Aku tidak jatuh cinta pada pandangan pertama kepadanya, aku berbohong saat
mengatakan itu. Jujur saja, aku sulit jatuh cinta tapi mudah katakan cinta.
Dulu aku begitu, sifat yang memuakkan ternyata.
Dalam hubungan ini tidak ada deklarasi antara dua belah pihak. Aku
tahu dia suka padaku dan kasih kode untuk segera dilamar. Aku bisa menangkap
itu tapi tidak cukup berani untuk bertindak. Aku masih ingin menjalaninya.

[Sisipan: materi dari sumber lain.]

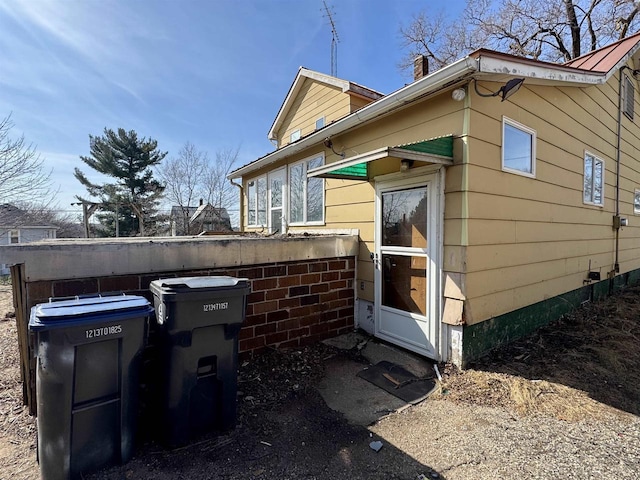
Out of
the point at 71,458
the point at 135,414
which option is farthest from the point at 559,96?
the point at 71,458

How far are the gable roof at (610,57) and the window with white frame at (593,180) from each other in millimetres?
1616

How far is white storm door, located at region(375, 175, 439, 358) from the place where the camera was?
384 centimetres

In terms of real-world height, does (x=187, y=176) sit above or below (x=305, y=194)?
above

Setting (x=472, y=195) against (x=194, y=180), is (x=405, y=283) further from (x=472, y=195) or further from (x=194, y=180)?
(x=194, y=180)

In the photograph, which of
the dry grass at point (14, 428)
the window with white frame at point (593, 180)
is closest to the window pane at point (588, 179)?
the window with white frame at point (593, 180)

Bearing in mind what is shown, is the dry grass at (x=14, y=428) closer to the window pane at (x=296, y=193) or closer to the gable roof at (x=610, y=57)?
the window pane at (x=296, y=193)

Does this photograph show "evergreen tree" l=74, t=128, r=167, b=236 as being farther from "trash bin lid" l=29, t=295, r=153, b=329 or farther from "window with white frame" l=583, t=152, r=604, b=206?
"window with white frame" l=583, t=152, r=604, b=206

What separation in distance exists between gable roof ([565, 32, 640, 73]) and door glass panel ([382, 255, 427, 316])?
537 centimetres

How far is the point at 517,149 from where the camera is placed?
14.0 ft

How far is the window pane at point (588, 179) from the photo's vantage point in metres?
5.95

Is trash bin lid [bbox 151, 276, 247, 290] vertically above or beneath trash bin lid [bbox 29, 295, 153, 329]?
above

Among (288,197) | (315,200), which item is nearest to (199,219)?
(288,197)

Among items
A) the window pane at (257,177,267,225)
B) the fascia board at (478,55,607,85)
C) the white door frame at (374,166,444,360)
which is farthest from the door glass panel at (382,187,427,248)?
the window pane at (257,177,267,225)

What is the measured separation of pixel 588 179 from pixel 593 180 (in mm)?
319
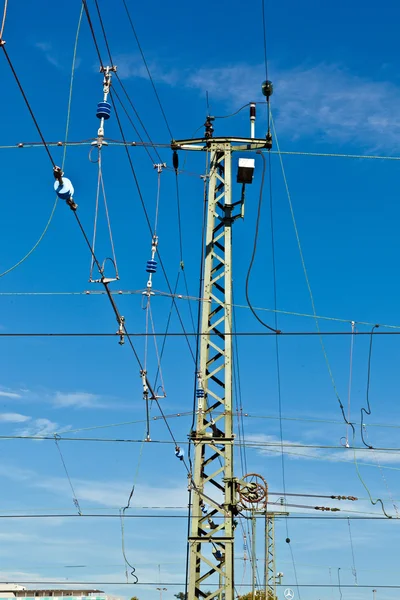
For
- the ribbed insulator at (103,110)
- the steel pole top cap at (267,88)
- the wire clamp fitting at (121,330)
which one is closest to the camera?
the ribbed insulator at (103,110)

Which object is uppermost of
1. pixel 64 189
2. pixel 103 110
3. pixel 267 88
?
pixel 267 88

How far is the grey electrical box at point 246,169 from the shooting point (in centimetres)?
1669

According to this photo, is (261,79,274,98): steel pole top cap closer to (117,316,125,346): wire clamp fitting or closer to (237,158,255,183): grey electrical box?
(237,158,255,183): grey electrical box

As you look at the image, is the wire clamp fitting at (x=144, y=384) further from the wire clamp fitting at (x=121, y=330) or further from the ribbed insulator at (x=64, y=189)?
the ribbed insulator at (x=64, y=189)

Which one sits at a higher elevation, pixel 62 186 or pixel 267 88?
pixel 267 88

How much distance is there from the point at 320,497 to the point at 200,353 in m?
18.6

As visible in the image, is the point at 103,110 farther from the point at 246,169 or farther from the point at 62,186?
the point at 246,169

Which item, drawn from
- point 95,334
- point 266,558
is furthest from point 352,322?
point 266,558

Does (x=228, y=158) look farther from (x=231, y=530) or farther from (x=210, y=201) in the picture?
(x=231, y=530)

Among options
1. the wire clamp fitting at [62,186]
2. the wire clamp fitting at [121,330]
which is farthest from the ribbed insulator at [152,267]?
the wire clamp fitting at [62,186]

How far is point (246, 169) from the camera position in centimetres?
1675

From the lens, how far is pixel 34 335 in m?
14.5

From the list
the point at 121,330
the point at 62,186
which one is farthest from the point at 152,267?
the point at 62,186

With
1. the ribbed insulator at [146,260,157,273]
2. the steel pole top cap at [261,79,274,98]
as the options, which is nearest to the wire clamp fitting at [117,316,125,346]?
the ribbed insulator at [146,260,157,273]
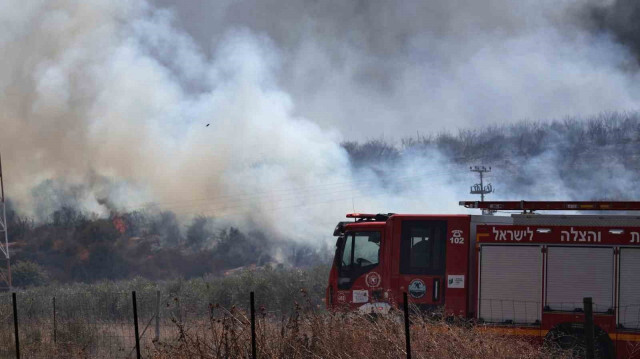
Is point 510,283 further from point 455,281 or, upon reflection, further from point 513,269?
point 455,281

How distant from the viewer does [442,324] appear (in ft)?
46.3

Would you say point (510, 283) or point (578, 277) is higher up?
point (578, 277)

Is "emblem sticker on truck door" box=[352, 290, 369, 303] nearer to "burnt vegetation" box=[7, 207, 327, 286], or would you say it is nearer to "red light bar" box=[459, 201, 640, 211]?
"red light bar" box=[459, 201, 640, 211]

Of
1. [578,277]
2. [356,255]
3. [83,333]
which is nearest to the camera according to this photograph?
[578,277]

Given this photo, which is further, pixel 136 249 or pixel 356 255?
pixel 136 249

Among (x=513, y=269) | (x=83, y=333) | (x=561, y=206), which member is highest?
(x=561, y=206)

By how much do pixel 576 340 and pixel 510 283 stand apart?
67.2 inches

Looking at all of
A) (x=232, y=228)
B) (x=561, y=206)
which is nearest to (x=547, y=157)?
(x=232, y=228)

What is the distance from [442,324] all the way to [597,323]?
4.92 metres

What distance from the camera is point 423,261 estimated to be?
19297mm

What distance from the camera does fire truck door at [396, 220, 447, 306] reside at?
62.4ft

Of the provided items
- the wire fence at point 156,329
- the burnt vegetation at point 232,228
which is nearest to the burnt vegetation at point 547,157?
the burnt vegetation at point 232,228

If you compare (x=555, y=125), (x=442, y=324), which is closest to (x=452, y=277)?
(x=442, y=324)

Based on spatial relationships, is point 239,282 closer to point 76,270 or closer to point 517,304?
point 517,304
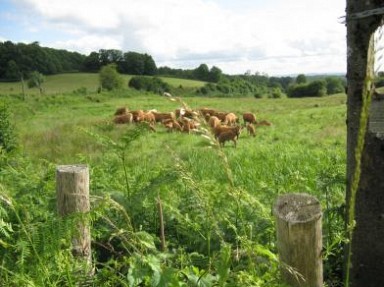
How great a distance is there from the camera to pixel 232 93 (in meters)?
75.9

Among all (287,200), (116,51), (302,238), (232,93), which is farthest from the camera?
(116,51)

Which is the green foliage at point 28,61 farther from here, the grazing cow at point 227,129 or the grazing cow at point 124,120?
the grazing cow at point 227,129

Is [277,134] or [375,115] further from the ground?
[375,115]

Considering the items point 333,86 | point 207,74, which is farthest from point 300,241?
point 207,74

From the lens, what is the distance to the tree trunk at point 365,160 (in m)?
3.00

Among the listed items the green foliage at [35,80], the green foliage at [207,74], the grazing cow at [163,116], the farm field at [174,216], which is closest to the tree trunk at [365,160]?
the farm field at [174,216]

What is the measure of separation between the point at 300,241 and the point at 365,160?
4.38ft

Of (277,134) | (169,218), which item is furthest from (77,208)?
(277,134)

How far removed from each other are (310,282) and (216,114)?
22.0 metres

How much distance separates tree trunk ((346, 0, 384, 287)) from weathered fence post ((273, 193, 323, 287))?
110cm

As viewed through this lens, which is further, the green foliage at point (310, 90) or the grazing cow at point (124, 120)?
the green foliage at point (310, 90)

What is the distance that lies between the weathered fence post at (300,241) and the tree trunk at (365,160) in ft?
3.61

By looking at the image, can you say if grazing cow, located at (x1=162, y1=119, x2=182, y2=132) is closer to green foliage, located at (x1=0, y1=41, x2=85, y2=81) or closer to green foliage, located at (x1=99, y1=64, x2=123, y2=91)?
green foliage, located at (x1=99, y1=64, x2=123, y2=91)

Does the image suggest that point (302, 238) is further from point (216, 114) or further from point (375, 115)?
point (216, 114)
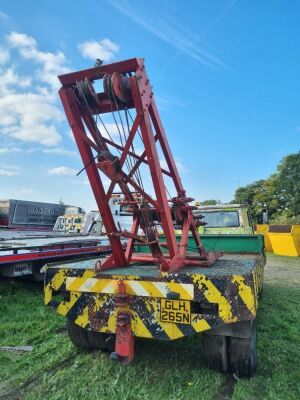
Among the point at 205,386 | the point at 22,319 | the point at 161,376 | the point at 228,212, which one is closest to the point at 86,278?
the point at 161,376

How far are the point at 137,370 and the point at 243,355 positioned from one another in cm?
96

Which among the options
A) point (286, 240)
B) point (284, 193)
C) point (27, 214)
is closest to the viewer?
Result: point (286, 240)

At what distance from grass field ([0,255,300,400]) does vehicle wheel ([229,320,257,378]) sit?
10 cm

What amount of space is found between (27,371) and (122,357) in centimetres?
90

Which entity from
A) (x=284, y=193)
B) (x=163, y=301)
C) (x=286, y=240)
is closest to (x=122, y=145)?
(x=163, y=301)

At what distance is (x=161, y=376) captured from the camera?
318 cm

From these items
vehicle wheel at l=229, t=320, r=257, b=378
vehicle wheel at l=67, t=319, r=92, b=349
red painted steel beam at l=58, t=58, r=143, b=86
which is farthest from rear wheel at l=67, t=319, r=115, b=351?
red painted steel beam at l=58, t=58, r=143, b=86

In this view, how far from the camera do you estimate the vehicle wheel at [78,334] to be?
12.2 feet

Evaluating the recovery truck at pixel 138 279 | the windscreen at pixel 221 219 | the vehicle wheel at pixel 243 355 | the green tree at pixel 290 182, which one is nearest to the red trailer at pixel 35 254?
the recovery truck at pixel 138 279

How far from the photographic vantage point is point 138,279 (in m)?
3.22

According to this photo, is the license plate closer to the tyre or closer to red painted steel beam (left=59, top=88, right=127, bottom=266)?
the tyre

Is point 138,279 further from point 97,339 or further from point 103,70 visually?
point 103,70

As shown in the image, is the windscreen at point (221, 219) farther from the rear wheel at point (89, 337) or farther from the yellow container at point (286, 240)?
the yellow container at point (286, 240)

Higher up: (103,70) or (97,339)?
(103,70)
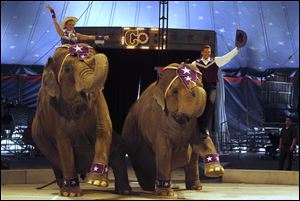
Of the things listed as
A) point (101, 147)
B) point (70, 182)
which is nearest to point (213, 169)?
point (101, 147)

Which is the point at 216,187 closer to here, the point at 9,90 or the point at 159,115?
the point at 159,115

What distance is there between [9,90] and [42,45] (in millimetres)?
1858

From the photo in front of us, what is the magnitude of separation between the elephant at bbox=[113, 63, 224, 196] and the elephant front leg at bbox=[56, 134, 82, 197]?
1.02m

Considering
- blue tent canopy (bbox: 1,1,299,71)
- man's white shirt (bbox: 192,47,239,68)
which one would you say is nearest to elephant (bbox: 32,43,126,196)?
man's white shirt (bbox: 192,47,239,68)

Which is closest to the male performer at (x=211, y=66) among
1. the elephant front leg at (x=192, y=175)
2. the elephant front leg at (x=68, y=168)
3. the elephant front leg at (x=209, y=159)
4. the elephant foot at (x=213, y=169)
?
the elephant front leg at (x=209, y=159)

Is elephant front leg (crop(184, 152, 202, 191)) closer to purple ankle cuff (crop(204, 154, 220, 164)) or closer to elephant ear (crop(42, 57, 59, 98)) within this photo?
purple ankle cuff (crop(204, 154, 220, 164))

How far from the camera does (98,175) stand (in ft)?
23.5

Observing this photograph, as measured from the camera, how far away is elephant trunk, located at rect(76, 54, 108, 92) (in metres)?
7.06

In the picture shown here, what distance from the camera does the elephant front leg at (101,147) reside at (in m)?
7.17

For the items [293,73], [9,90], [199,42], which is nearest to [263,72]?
[293,73]

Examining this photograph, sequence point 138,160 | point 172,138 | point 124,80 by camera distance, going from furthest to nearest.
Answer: point 124,80, point 138,160, point 172,138

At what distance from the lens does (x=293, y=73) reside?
Result: 19.9 metres

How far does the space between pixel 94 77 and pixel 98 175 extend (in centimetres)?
113

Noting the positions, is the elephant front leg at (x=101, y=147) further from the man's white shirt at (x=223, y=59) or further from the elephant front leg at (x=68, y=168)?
the man's white shirt at (x=223, y=59)
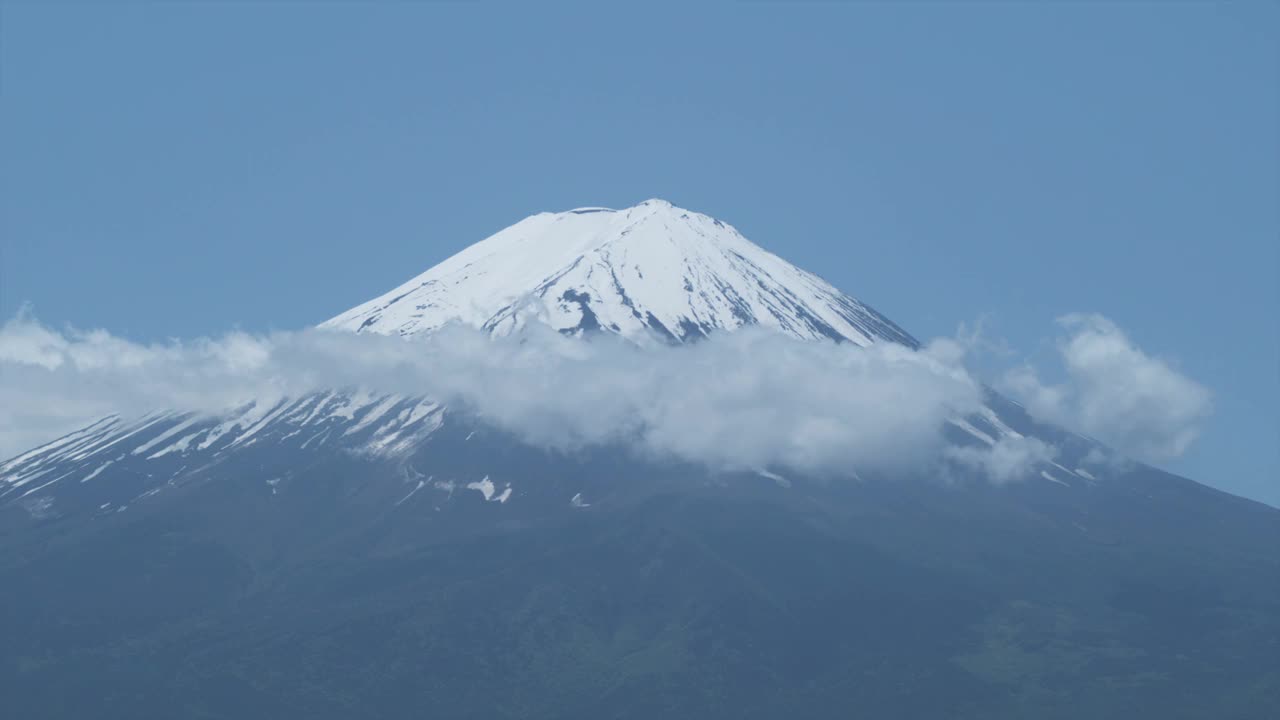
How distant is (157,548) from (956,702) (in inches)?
2802

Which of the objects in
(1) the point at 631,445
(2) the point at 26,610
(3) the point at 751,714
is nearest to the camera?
(3) the point at 751,714

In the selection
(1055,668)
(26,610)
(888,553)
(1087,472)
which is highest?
(1087,472)

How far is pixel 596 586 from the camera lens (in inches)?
6216

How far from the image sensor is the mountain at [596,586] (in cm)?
14225

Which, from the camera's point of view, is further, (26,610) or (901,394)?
(901,394)

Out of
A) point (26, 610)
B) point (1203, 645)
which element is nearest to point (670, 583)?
point (1203, 645)

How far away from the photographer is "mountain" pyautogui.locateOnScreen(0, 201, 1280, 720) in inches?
5600

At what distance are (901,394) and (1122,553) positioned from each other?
3542 cm

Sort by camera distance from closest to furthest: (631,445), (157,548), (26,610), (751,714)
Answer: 1. (751,714)
2. (26,610)
3. (157,548)
4. (631,445)

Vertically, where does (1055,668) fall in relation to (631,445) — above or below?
below

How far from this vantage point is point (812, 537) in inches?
6545

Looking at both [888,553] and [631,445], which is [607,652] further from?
[631,445]

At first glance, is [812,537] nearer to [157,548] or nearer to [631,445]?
[631,445]

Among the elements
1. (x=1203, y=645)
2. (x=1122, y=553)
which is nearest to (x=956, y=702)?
(x=1203, y=645)
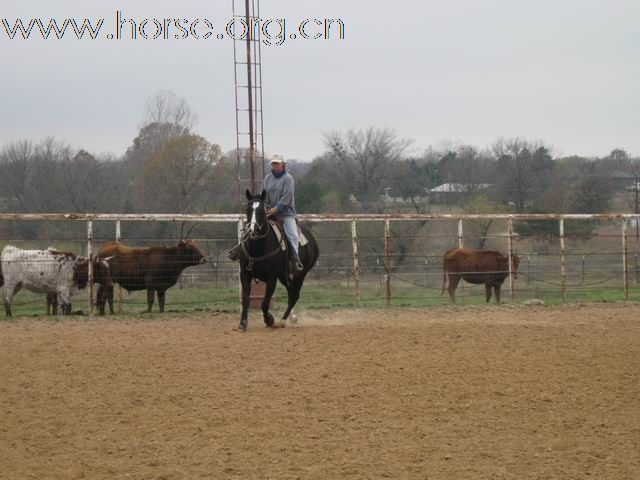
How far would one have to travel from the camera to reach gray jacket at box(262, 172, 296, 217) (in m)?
12.8

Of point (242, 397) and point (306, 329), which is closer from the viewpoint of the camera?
point (242, 397)

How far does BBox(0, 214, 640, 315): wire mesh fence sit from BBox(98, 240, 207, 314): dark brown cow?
0.04 m

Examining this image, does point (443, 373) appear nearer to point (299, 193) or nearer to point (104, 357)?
point (104, 357)

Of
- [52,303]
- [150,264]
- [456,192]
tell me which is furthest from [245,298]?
[456,192]

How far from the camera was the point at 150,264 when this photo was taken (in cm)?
1723

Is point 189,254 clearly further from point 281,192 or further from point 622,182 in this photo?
point 622,182

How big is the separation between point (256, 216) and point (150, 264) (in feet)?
19.7

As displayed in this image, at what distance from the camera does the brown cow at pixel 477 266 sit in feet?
67.3

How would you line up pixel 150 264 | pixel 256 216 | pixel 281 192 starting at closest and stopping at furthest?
pixel 256 216 < pixel 281 192 < pixel 150 264

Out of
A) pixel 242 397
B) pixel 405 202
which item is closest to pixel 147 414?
pixel 242 397

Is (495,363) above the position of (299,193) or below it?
below

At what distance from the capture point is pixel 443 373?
28.3ft

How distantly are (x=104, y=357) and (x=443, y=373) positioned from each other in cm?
410

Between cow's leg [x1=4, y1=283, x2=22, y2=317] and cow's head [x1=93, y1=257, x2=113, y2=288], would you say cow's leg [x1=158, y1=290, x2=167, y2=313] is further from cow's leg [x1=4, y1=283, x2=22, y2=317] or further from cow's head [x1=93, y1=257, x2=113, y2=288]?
cow's leg [x1=4, y1=283, x2=22, y2=317]
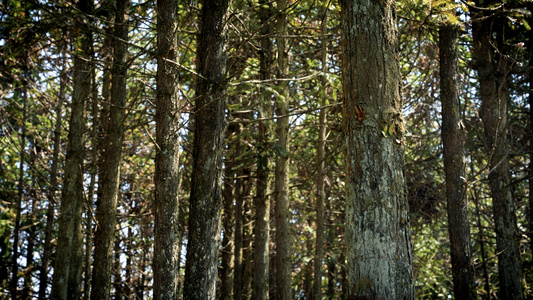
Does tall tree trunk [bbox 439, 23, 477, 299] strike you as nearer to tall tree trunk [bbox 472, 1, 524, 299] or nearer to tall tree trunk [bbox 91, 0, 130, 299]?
tall tree trunk [bbox 472, 1, 524, 299]

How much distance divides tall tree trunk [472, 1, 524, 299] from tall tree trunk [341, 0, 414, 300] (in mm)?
5791

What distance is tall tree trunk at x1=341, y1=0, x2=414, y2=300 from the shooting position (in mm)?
3348

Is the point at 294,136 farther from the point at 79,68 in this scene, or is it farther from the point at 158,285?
the point at 158,285

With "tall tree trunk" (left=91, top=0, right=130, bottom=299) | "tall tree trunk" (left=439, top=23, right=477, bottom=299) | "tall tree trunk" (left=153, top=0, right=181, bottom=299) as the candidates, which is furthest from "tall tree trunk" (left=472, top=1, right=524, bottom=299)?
"tall tree trunk" (left=91, top=0, right=130, bottom=299)

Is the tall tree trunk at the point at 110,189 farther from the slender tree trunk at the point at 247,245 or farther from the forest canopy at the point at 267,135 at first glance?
the slender tree trunk at the point at 247,245

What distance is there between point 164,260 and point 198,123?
1.92 m

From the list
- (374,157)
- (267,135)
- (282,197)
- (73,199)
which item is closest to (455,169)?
(282,197)

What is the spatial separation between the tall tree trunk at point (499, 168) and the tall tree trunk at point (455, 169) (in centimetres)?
90

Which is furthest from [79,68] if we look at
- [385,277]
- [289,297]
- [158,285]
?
[385,277]

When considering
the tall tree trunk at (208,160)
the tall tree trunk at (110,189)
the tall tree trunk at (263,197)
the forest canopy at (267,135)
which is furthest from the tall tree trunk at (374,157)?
the tall tree trunk at (110,189)

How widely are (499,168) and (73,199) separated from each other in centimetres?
895

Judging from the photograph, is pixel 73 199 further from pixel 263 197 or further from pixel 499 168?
pixel 499 168

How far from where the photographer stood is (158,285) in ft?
18.9

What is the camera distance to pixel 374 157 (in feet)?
11.5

Berkali-kali dia kasih kode yang kupaham tapi aku tidak ambil tindakan,
akhirnya “ditindak” oleh temanku sendiri. Meski tidak jatuh cinta sepenuhnya
pada mantan ini, terdapat tragedi yang melibatkan banyak orang, sungguh seperti
tragedi berdarah dan tidak ramah ingatan. Oke, sudahlah.
Ketika beralih ke perempuan selanjutnya dua tahun kemudian aku langsung ambil tindakan saat ada lampu hijau. Tentu aku tidak ingin mengulangi kesalahan yang sama, apalagi perempuan yang terakhir ini lebih meyakinkan meskipun ada beberapa hal yang tidak kusuka.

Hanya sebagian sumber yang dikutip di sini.